• [Exercise materials]
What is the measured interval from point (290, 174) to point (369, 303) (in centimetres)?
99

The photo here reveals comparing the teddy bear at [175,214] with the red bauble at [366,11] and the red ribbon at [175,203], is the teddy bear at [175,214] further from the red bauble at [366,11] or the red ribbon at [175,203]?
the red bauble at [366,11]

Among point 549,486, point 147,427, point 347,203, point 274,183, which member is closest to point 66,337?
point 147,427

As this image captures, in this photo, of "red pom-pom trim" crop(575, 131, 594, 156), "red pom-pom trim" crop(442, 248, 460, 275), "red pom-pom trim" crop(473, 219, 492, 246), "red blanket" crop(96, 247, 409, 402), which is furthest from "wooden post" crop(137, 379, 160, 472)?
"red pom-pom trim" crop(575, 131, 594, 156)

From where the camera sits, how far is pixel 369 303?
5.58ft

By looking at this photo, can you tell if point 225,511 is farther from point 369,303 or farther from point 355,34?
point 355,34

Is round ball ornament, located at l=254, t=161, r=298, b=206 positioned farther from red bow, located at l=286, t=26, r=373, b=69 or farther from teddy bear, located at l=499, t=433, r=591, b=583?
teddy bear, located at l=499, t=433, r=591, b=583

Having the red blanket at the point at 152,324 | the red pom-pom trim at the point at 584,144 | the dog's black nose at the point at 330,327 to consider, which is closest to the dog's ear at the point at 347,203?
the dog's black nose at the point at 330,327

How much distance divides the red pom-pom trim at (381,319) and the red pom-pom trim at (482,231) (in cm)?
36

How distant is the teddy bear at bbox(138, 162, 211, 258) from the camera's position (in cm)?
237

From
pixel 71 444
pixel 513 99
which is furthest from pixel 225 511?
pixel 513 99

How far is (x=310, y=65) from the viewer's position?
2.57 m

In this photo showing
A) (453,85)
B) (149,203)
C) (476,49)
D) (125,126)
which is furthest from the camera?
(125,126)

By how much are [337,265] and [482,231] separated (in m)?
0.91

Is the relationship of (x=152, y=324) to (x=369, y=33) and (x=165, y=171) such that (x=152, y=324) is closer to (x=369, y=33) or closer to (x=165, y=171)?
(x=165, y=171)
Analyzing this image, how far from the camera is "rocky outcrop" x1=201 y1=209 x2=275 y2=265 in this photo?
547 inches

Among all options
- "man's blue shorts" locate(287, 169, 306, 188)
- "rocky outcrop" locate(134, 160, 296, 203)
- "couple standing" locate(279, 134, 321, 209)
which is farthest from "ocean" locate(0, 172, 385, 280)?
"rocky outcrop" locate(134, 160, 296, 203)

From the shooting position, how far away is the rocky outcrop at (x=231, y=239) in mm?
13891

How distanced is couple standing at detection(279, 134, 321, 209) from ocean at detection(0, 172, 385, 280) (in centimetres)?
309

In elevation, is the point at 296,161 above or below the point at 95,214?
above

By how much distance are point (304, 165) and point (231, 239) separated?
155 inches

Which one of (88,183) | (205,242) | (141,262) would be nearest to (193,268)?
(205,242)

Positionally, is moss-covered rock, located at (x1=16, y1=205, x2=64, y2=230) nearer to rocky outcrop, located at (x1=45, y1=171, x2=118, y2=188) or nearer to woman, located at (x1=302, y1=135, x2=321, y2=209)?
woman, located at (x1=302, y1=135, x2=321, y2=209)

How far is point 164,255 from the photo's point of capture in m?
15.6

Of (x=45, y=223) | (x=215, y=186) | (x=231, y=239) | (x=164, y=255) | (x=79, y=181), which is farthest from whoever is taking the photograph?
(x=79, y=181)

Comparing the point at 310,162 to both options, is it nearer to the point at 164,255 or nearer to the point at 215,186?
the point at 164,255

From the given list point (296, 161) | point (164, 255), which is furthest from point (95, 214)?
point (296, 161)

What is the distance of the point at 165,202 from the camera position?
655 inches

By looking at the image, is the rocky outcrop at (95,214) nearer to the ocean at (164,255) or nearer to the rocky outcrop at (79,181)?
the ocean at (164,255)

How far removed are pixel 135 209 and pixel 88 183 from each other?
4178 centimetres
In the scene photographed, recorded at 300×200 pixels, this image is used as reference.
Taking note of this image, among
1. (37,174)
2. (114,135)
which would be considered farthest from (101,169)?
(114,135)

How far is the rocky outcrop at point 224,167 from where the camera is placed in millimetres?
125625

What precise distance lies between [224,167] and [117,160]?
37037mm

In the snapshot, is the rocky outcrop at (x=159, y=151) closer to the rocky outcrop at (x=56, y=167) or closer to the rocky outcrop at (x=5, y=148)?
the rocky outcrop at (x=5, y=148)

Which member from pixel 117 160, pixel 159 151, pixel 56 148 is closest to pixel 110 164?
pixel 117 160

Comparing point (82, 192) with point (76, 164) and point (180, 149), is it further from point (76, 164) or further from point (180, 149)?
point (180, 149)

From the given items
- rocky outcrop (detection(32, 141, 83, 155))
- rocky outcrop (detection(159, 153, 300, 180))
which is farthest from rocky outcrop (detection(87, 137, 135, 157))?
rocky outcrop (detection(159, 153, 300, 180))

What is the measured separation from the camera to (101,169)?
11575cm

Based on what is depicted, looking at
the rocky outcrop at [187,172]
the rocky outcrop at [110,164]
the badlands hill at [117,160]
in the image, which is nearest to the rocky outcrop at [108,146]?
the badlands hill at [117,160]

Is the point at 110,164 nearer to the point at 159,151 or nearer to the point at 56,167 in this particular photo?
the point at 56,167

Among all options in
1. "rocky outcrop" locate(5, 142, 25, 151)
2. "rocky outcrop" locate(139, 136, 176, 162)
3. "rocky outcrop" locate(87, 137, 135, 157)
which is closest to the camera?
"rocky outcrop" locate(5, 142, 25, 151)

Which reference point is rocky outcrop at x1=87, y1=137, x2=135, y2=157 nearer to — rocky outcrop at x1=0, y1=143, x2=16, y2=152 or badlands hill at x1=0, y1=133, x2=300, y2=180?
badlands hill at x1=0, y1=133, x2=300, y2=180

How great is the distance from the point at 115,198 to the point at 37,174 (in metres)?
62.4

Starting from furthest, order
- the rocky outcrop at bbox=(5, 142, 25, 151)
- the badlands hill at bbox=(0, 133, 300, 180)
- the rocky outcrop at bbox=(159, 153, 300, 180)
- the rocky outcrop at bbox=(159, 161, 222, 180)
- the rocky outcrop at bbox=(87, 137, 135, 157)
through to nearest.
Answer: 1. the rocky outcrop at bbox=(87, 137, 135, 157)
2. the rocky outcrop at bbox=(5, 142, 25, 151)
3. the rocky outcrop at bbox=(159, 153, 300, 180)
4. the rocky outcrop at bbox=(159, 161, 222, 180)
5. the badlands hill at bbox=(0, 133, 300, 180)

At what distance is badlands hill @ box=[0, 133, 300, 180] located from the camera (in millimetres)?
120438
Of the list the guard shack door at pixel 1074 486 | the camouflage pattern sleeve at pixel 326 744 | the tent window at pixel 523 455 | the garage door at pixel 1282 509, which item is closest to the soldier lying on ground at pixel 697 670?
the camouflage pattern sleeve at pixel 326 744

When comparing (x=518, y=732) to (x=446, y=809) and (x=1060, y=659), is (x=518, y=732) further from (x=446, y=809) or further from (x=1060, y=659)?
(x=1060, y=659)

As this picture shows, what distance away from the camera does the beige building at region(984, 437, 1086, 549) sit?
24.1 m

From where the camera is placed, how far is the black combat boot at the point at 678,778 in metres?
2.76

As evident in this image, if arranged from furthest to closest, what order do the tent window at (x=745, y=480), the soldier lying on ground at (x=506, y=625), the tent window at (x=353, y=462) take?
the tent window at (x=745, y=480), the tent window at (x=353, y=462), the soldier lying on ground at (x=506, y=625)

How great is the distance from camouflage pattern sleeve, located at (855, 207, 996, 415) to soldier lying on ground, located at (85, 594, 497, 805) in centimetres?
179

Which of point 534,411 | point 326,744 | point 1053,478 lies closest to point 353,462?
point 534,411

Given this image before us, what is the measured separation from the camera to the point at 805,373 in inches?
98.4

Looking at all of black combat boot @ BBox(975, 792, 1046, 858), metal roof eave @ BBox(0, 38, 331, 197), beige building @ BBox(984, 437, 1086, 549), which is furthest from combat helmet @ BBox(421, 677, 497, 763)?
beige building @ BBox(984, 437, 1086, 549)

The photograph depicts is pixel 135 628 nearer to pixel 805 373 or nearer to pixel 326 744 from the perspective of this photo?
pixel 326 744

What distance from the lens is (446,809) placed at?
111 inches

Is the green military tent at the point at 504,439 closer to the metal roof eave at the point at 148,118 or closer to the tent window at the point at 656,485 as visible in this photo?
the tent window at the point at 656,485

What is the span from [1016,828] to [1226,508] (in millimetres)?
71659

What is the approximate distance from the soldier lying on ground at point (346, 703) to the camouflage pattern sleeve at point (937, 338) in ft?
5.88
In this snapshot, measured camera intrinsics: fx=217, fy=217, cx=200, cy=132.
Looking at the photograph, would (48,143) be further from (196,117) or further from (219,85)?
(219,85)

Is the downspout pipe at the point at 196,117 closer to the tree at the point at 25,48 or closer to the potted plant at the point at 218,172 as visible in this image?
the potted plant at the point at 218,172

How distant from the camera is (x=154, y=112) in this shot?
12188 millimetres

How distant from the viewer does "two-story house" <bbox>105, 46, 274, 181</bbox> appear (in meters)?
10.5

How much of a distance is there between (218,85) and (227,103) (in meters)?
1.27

• [Prompt] Which lines in the rows above contain the string "detection", counting only matches in the same case? Extract each of those lines in full.

• [Exercise result]
How distanced is couple standing at detection(279, 134, 321, 209) from ocean at detection(0, 172, 385, 280) (in centimetres)?
- rocky outcrop (detection(32, 141, 83, 155))
- rocky outcrop (detection(159, 153, 300, 180))
which is farthest from rocky outcrop (detection(87, 137, 135, 157))?
rocky outcrop (detection(159, 153, 300, 180))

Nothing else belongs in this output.